DS-8201a Versus T-DM1 for Human Epidermal Growth Factor Receptor 2 (HER2)-Positive, Unresectable and/or Metastatic Breast Cancer Previously Treated With Trastuzumab and Taxane [DESTINY-Breast03]

Open to people ages 18 years and up

1. Must be competent and able to comprehend, sign, and date an Institutional Review Board (IRB) or Ethics Committee (EC) approved ICF before performance of any study-specific procedures or tests.
2. Adults ≥18 y old. (Please follow local regulatory requirements if the legal age of consent for study participation is >18 y old.)
3. Pathologically documented breast cancer that:
   1. is unresectable or metastatic.
   2. has confirmed HER2-positive expression as determined according to American Society of Clinical Oncology - College of American Pathologists guidelines evaluated at a central laboratory.23
   3. was previously treated with trastuzumab and taxane in the advanced/ metastatic setting or progressed within 6 mo after neoadjuvant or adjuvant treatment involving a regimen including trastuzumab and taxane.
4. Documented radiologic progression (during or after most recent treatment or within 6 mo after completing adjuvant therapy).
5. Subjects must be HER2-positive as confirmed by central laboratory assessment of most recent tumor tissue sample available. If archived tissue is not available, a fresh biopsy is required.
6. Presence of at least 1 measurable lesion per modified Response Evaluation Criteria in Solid Tumors (mRECIST) version 1.1

1. Prior treatment with an anti-HER2 ADC (such as T-DM1) in the metastatic setting. Prior treatment in the adjuvant/neoadjuvant setting would be allowed if progression of disease did not occur within 12 mo of end of adjuvant therapy.

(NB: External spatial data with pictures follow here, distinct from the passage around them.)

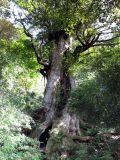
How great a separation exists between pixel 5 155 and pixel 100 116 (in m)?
2.72

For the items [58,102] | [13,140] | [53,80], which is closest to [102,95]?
[13,140]

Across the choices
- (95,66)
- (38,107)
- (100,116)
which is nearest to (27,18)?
(38,107)

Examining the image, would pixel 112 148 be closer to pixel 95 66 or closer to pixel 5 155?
pixel 95 66

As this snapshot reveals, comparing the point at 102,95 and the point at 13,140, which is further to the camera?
the point at 13,140

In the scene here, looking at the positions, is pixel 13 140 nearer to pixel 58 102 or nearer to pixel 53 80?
pixel 58 102

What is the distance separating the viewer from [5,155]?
24.3 ft

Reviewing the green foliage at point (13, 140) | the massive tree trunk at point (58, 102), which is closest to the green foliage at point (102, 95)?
the green foliage at point (13, 140)

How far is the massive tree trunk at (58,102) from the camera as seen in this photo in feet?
32.1

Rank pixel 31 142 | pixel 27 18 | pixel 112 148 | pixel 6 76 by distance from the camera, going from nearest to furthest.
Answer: pixel 112 148
pixel 31 142
pixel 6 76
pixel 27 18

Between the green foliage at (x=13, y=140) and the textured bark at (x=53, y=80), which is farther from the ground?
the textured bark at (x=53, y=80)

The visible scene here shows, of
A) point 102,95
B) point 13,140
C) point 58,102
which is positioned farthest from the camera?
point 58,102

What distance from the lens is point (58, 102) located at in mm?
11602

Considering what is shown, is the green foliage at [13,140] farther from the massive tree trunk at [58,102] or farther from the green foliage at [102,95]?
the green foliage at [102,95]

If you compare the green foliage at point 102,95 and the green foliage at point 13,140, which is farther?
the green foliage at point 13,140
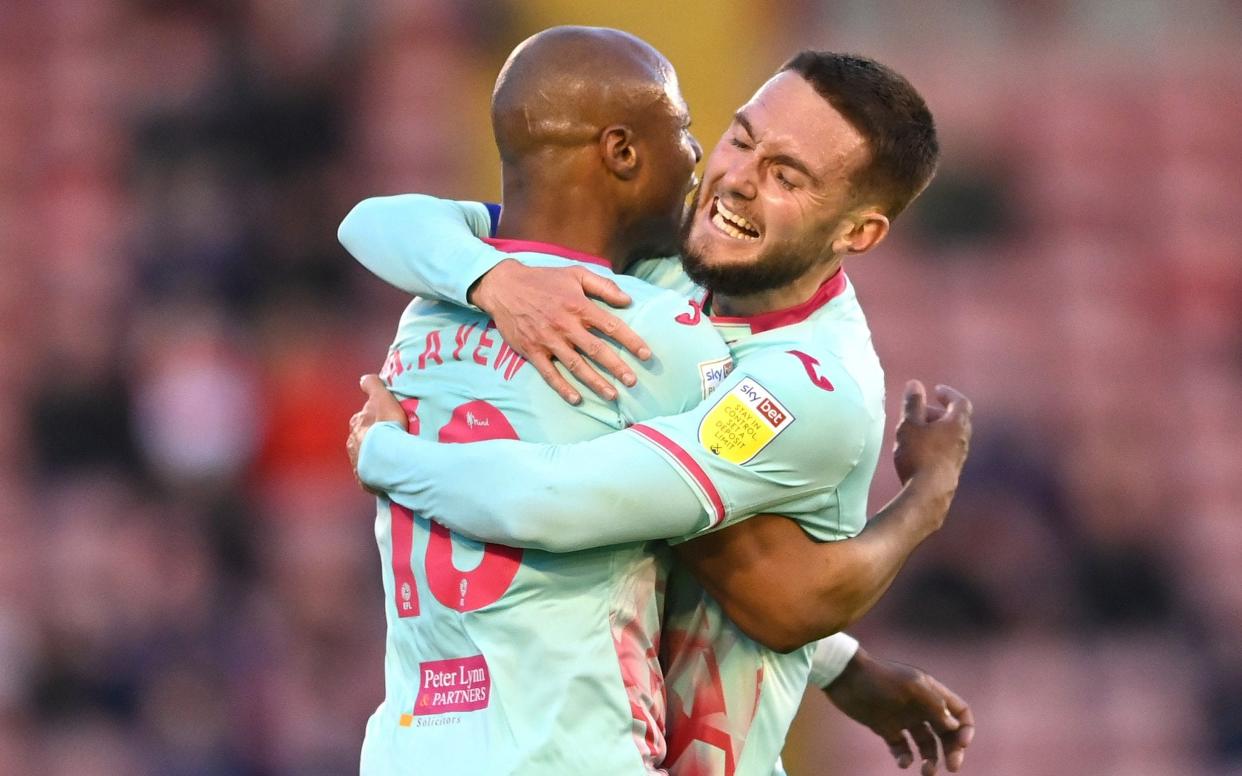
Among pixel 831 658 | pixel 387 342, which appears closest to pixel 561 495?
pixel 831 658

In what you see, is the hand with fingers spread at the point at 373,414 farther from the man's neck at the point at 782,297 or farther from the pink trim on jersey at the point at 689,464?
the man's neck at the point at 782,297

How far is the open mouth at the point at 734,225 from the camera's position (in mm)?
2686

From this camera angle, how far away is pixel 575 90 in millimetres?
2578

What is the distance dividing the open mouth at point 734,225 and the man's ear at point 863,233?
0.14 metres

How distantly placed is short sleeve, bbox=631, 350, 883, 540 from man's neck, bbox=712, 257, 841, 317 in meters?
0.21

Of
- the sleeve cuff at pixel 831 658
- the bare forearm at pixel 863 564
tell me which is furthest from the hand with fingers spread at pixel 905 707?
the bare forearm at pixel 863 564

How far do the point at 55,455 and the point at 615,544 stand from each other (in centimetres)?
517

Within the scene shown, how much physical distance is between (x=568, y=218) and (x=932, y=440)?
0.76 m

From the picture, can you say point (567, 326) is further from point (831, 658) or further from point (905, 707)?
point (905, 707)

2. Uncontrolled or significant cardiovascular disease, including any of the following:
   1. History of myocardial infarction within 6 mo before randomization;
   2. History of symptomatic congestive heart failure (New York Heart Association Class II to IV);
   3. Troponin levels consistent with myocardial infarction as defined according to the manufacturer within 28 d prior to randomization;
   4. Corrected QT interval (QTc) prolongation to > 470 ms (females) or >450 ms (male) based on average of Screening triplicate 12-lead ECG;
   5. LVEF < 50% within 28 d prior to randomization
3. Has a history of (noninfectious) ILD/pneumonitis that required steroids, has current ILD/pneumonitis, or where suspected ILD/pneumonitis cannot be ruled out by imaging at Screening.

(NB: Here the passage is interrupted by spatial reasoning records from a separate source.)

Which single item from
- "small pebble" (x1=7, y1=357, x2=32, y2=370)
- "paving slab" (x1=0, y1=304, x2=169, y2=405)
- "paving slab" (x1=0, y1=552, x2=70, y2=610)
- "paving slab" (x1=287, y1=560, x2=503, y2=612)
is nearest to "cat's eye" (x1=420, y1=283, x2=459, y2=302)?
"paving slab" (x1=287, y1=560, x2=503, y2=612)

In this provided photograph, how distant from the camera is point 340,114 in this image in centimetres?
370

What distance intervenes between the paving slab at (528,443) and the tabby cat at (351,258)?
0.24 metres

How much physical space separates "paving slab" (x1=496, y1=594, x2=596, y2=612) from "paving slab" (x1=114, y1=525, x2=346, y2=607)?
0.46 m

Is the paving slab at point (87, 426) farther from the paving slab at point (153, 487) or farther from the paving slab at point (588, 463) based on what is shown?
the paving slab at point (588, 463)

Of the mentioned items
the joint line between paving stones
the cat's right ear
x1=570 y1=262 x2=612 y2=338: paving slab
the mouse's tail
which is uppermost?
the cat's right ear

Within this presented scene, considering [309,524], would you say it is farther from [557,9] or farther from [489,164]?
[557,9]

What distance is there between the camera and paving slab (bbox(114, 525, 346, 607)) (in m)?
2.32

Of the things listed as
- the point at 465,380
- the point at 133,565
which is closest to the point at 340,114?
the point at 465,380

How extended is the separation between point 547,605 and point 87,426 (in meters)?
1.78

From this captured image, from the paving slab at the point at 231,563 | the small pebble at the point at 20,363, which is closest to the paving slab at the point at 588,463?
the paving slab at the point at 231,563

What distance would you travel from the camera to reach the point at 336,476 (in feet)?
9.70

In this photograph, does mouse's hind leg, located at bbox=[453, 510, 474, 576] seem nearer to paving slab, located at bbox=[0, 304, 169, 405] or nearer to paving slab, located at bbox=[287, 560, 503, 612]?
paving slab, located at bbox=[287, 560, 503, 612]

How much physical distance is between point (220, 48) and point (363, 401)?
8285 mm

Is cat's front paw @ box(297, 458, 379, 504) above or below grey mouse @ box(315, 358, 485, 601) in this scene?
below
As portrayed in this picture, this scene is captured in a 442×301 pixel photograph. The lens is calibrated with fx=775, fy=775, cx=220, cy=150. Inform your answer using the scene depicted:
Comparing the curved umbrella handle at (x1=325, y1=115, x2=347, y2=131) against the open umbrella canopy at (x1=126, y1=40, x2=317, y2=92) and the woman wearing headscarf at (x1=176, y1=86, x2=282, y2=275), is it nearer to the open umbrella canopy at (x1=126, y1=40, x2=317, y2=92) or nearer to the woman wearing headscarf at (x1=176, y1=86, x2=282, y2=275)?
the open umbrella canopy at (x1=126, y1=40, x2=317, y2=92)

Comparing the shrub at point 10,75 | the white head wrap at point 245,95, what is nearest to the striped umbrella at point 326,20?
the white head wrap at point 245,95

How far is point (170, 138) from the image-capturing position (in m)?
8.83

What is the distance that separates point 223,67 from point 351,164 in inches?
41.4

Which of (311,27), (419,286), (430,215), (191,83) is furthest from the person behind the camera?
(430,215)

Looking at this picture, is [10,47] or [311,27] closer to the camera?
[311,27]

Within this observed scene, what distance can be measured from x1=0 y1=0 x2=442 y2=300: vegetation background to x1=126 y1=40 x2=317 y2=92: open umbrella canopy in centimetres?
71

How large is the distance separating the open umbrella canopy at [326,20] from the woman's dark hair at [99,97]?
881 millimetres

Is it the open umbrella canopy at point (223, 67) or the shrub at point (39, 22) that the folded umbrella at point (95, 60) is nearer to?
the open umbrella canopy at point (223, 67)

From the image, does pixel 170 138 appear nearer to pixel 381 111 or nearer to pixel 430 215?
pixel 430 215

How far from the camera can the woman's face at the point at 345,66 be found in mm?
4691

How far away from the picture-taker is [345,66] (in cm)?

4. Spinal cord compression or clinically active central nervous system (CNS) metastases, defined as untreated or symptomatic, or requiring therapy with corticosteroids or anticonvulsants to control associated symptoms.

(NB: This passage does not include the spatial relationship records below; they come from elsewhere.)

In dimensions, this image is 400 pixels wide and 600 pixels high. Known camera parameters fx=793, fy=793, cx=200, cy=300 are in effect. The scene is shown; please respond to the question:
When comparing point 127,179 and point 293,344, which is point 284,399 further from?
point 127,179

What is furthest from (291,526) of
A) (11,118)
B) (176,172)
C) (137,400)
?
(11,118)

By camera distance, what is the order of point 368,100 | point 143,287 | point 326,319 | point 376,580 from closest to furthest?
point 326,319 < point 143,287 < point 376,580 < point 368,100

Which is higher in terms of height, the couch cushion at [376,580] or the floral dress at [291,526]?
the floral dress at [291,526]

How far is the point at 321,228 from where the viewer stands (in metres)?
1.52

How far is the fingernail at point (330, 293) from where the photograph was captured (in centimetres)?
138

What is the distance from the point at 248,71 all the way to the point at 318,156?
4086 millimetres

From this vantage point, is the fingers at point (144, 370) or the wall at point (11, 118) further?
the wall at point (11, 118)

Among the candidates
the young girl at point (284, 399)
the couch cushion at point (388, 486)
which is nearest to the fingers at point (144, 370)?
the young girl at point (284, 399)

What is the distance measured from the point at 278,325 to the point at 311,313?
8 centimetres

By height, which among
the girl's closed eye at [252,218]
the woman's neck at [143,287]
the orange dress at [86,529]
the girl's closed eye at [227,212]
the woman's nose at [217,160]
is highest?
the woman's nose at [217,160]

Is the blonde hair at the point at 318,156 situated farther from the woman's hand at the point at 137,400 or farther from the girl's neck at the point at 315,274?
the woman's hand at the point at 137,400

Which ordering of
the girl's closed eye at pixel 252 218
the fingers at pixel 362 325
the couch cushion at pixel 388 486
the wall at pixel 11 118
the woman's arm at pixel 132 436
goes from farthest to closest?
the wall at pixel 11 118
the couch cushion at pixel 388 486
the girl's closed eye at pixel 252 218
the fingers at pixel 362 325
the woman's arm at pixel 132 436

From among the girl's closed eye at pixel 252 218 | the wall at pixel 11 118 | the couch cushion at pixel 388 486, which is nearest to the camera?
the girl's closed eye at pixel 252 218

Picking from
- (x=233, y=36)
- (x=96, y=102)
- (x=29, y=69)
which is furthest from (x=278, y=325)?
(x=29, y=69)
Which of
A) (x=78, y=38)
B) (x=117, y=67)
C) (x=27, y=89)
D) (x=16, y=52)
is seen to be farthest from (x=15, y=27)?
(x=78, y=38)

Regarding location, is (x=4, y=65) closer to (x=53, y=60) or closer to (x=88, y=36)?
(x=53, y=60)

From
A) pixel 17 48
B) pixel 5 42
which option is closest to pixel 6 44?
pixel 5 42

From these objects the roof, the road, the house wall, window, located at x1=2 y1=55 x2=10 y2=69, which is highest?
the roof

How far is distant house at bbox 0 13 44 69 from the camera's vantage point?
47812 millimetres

   • Subjects with clinically inactive brain metastases may be included in the study.
   • Subjects with treated brain metastases that are no longer symptomatic and who require no treatment with corticosteroids or anticonvulsants may be included in the study if they have recovered from the acute toxic effect of radiotherapy. A minimum of 2 wk must have elapsed between the end of whole brain radiotherapy and study enrollment.
5. Has a history of severe hypersensitivity reactions to either the drug substances or inactive ingredients in the drug product.
6. History of severe hypersensitivity reactions to other mAbs.